Abstract #3696: AZD8330 (ARRY-424704): Preclinical evaluation of a potent, selective MEK 1/2 inhibitor currently in phase I trials

The dual-specificity kinases MEK 1/2 play key roles in tumorgenesis by activating the serine/threonine kinases ERK 1/2. These kinases play critical roles in cellular proliferation, differentiation, apoptosis, migration, and invasion. As such, inhibition of MEK 1/2 is an attractive mechanism for anti-cancer therapy and several small molecule inhibitors have entered human clinical trials, including AZD6244 (ARRY-142886). We have discovered AZD8330 (ARRY-424704), a novel, selective, highly efficacious, uncompetitive MEK 1/2 inhibitor with superior drug-like properties. In cell-free kinase assays, AZD8330 inhibits MEK with an IC 50 of 7 nM, and has no inhibitory activity against over 200 other kinases at concentrations up to 10 \#956;M. AZD8330 demonstrates sub-nano molar potency in mechanistic (pERK) and low to sub-nano-molar potency in functional (proliferation) assays in MEK inhibitor sensitive cell lines.

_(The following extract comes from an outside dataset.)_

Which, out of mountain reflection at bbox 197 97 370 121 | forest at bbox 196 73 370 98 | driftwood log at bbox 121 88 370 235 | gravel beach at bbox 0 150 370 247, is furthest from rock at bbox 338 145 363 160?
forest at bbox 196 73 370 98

In a Calu-6 rat xenograft PK/PD model a single, 1.25 mg/kg oral dose of AZD8330 inhibits ERK phosphorylation by > 90% for between 4 and 8 hours. In pharmacokinetic studies, the high permeability, low predicted hepatic Cl and solubility of AZD8330 translates to high %F and long plasma half-life in rat and dog , 63 and 77% and 10 and 11 hours, respectively following oral administration. The pharmacodynamic and pharmacokinetic properties of AZD8330 result in impressive efficacy at low doses in rodent models of cancer. Doses as low as 0.4 mg/kg once daily are sufficient for > 80% tumour growth inhibition in the Calu-6 nude rat xenograft model. Comparison of once and twice daily dosing schedules indicate similar efficacy for both. In multiple-dose toxicity studies, oral dosing of AZD8330 has an acceptable overall safety profile in the rat and the dog. AZD8330 is currently in Phase I clinical trials for the treatment of cancer. Citation Information: In: Proc Am Assoc Cancer Res; 2009 Apr 18-22; Denver, CO. Philadelphia (PA): AACR; 2009. Abstract nr 3696.